### COMPITO DA SVOLGERE
Riproduci fedelmente le righe di tutti gli elementi riportati qui sotto.
─── DATI DA ELABORARE
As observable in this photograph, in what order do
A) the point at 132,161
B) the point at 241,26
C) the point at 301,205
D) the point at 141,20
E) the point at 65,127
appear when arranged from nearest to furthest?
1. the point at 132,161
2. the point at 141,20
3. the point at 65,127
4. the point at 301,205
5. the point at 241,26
──────
### RISPOSTA AL COMPITO
As observable in this photograph, in what order do
A) the point at 132,161
B) the point at 241,26
C) the point at 301,205
D) the point at 141,20
E) the point at 65,127
appear when arranged from nearest to furthest?
1. the point at 132,161
2. the point at 141,20
3. the point at 65,127
4. the point at 301,205
5. the point at 241,26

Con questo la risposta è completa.